** TESTO DA ANALIZZARE **
Quale sarà l’impatto della Brexit nel trasporto aereo? Di questo si è parlato in un convegno internazionale organizzato dallo studio Pierallini in collaborazione con l’Università Luiss di Roma, cui hanno partecipato esperti provenienti principalmente da Regno Unito e Italia. Alla luce del fatto che tramite il referendum del 23 giugno 2016 i cittadini britannici hanno deciso di abbandonare l’Unione europea, ci si chiede come potrà cambiare il settore.
Brexit nel trasporto aereo, quattro scenari per non penalizzare l’industry
Molto chiare le posizioni del Paese di Albione dopo il 30 marzo 2019, giorno in cui il diventerà a tutti gli effetti uno Stato terzo: “Il Regno Unito potrebbe far parte dell’area economica europea, come la Norvegia” ha spiegato Mark Bisset, avvocato londinese socio di un’azienda attiva nel settore dell’aviazione civile. “Un altro scenario sarebbe quello di far parte solo dello spazio aereo comune europeo, come avviene per la Serbia. Terzo caso: negoziare un accordo bilaterale con la Ue, com’è il caso della Svizzera. Quarto e ultimo caso: rinegoziare accordi separati con ciascun paese comunitario. In tutti questi i casi, il settore aeronautico non ne risentirebbe”.

** DATI FORNITI **
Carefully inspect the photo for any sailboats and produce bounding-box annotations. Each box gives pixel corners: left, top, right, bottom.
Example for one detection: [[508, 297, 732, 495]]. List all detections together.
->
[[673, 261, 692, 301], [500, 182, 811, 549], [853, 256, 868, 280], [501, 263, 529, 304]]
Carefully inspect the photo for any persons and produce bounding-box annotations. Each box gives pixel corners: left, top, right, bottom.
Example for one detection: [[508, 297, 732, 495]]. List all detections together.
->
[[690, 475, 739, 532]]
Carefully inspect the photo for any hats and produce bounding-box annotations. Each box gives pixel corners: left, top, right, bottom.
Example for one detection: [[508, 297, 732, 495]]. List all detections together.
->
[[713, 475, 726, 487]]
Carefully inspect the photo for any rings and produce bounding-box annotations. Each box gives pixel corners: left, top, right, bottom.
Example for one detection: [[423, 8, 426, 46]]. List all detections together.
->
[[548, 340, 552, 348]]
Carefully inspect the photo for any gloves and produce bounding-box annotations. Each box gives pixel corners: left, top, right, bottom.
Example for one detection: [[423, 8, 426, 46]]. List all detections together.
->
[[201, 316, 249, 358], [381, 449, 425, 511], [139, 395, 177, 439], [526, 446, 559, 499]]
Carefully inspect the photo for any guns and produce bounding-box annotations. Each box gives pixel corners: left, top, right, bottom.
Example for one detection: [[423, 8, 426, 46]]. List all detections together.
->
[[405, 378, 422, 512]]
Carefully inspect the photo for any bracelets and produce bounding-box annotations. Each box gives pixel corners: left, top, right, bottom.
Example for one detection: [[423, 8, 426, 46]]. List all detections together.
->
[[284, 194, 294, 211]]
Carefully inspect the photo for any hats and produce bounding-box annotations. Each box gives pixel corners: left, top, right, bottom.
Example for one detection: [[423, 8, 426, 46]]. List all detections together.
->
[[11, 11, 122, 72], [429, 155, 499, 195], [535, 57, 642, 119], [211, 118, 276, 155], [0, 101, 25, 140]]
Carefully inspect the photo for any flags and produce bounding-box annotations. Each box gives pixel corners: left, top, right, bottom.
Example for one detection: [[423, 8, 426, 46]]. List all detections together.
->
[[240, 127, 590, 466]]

** CONSEGNA **
Prosegua il testo sull'impatto della Brexit nel trasporto aereo a partire dall'ultima frase riportata. I dati non hanno alcun legame con il testo.

** RISPOSTA **
Mark Bisset traccia anche un profilo di quello che potrebbero essere le misure messe in campo dalle compagnie con sede oltremanica: la prima è spostare la propria sede in un Paese della Ue, aggirando ogni ostacolo. Il secondo? Rinegoziare tutti gli accordi in atto, in modo che potrebbero mantenere la sede nel Regno Unito senza alcun cambiamento effettivo. Potrebbero poi accedere a tutti i trattati dell’Unione europea come terza parte (leggi come Gbta affronta il tema dell’uscita del Regno Unito dalla Ue).
Tutte queste ipotesi, non cambierebbero di molto il trasporto aereo per gli utenti. Anche se la regolamentazione europea basata sulla libertà dei cieli dovrà essere rivista, anche alla luce del fatto che le statistiche europee indicano che, nel 1° quadrimestre 2017, il traffico aereo negli aeroporti del continente è cresciuto mediamente del 6,9%.
“In ogni caso, il nostro obiettivo è quello di proteggere il consumatore: il Regno Unito potrà pure uscire dalla Comunità ma non cesserà di essere un partner europeo” ha detto David Kendrick, manager della Civil Aviation Authority di Sua Maestà.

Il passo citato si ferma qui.